__GOALS__
- 1) In the blog post about wanting children, how many sons did the writer always say they wanted?
- 2) Which things does the writer of the blog post about wanting children say they love?
- 3) Continue the blog post about wanting children from the point where it stops.

Children are our future??


Top o’ the mornin’ to ya, all my dear bloggers! Imagine my surprise this morning when I checked my stats and saw that I had 14 views yesterday! I love you all! At least I’m not just talking to myself anymore. (Which I really don’t mind doing…) So. Today I shall delve into a subject that is very sensitive for me. It is something I think about every day but cannot talk about without tearing up. The subject of children.

Ever since I was very young, I told everybody I wanted to have 5 boys. Now, don’t ask, “Why boys?” because I’m not entirely sure myself. It seems odd since I love pink, and dressing up, and anything sparkly. Perhaps it is the idea of having my grown sons towering over my short self, (I’m 5’3″) being the Momma’s Boys I know they would be. Anyway, it did seem I was in the perfect situation when I married a man who was fine with having that many kids. Alas, it was not to be. I was with the man for 12 years, never using condoms or birth control, and came out the other side without even a miscarriage- all while everyone I know was popping out kids left and right. Perhaps it was me, maybe it was him, I guess I will never know for sure because we are now divorced and I have never been able to afford health insurance to go through the bullshit of fertility testing. If I am to be barren, I would rather NOT know for sure anyway, I think. I would guess that it IS me, though, since I have since had irresponsible unprotected sex with men who have fathered children.

Nearly everyone I know has said to me at one time or another that I would make an excellent mother. Now, I’m slightly perplexed about how they would know this, as I never baby-sat as a teenager, commented people on how lovely their children are, or even held my cousin’s babies without handing them back almost immediately. Nevertheless, I whole-heartedly agree with these Everyone. I would make a great mom. I know that Love is what a child needs, not toys; I know that discipline is a must, and not the belt on the ass kind; and I know that they need to be taught Respect. I would read to them every night, and tell them I love them always.

__GIVEN MATERIAL__
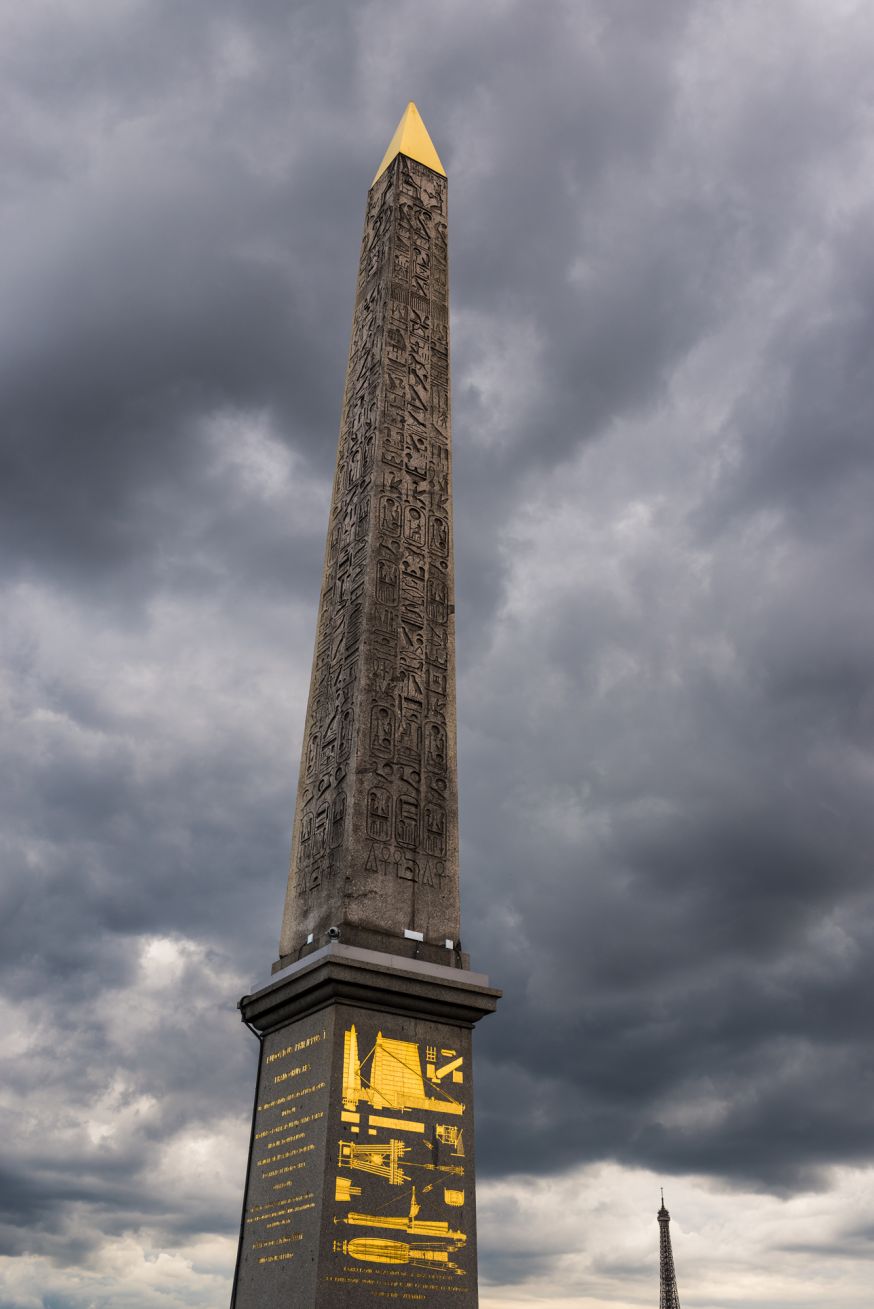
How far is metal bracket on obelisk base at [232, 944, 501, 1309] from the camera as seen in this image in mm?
12086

__THE REPLIES__
- 1) Five boys.

- 2) Pink, dressing up, and anything sparkly.

- 3)
9 years ago, my best friend came to me and said, “The worst thing that could ever happen has happened.” She was pregnant. Now I have never been pregnant, but I think it’s pretty safe to say that if you have that kind of attitude when you find out you are having a child, it’s going to filter on down into your parenting a bit. Granted, and unexpected pregnancy is not usually the first thing every 21 year old wants, but you know, sometimes you have to go with the flow. Abortion for her (or me) was never an option, as we were raised very strictly Baptist, and all Life is sacred. I told her once that if she didn’t want to keep her baby, I would  adopt him. She ended up keeping him, and he’s turned out to be a pretty great kid, though it’s helped that he has had a bounty of familial support.  It seems to me the people who aren’t looking to have kids are the very ones who end up with them, and those couples that are trying so desperately have none. Is that God’s way of  showing who’s in charge, I wonder?

My boyfriend is a prime example. His child is a product of a Fuck-Buddy/ relationship that went awry. In his words: “She trapped me.” Fortuneately, he stepped up and refused to be a Bum father, ‘cuz he’s a Good Guy. Alas, it is still slightly apparent that fatherhood was not his ambition in life. His daughter who is now 9, truly is the apple of his eye, and she is more important to him than I will ever be. (Which is the way it should be.) But he definitely still likes his Alone Time. Let me just say, Yay to all you step-moms that are not coined Evil. First, helping to raise a child that is partially grown is tough when you weren’t there the first 7 years. Add in the fact that that child is a Girl, who is quite sassy, and you will understand my wanting to stab myself in the head some weekends. The agreeance on parenting is still being worked out…

Being as I love my Rockstar and have no intentions of looking for a new beau, I asked him what his thoughts were on trying to knock me up someday. The chances are slim, and I have heard that men don’t change their minds. He has stated that he is kinda old and hasn’t the energy. So, the question is, do I throw away the chances of ever holding a babe of my own in my arms, of training up a Child in the way he should go, of leaving a little piece of me when I die, for Love? I have to admit, the thought makes my eyesight blurry. However, I HAVE come to realize that I like my Alone Time, and not being “tied down” with a kid has it’s advantages , I suppose. So I ask, as I do not regret the things I’ve done, will I regret the things that I will NOT have done?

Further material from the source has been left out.